** GIVEN TEXT follows **

Compassionate Air Force steps up

  • Published
  • By Maj. Joel Neeb
  • 12th OGV T-38C Branch Chief
I remember hearing this was the "Year of the Air Force Family" last summer, but it really didn't mean anything to me.

Privately, I even wondered if it was just lip service paid to whitewash the toll that increased deployments were having on servicemembers. I went on with my daily routine, and pretty much forgot about it. Then, in February, my life changed forever.

I was diagnosed with stage three appendix cancer, and I needed major surgery immediately, followed by six months of chemotherapy. One day I was fighting to become a Thunderbird pilot, and the next I was quite literally fighting for my life.

Unbelievably, at this same time, a dangerous quarter-sized lump was discovered in my three-year-old son's left lung, and we were both under the knife within weeks of each other. My worst nightmares were coming true, and I was terrified. My life was turning upside down, and I didn't know where to turn.

** End of GIVEN TEXT **

HOW TO COMPLETE THIS TASK
Check each statement against the text above and answer yes or no, quoting the exact words of the text that decide it. 1. The author's cancer diagnosis was stage three appendix cancer. 2. The lump was found in the son's right lung. 3. The author's treatment plan included six months of chemotherapy.

** SUPPLIED MATERIAL follows **

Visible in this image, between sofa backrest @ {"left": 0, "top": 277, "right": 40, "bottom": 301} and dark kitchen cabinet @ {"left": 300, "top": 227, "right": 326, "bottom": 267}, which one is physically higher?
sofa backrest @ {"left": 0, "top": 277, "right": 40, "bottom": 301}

** End of SUPPLIED MATERIAL **

FINISHED TASK
1. Yes: "I was diagnosed with stage three appendix cancer"
2. No: "a dangerous quarter-sized lump was discovered in my three-year-old son's left lung"
3. Yes: "followed by six months of chemotherapy"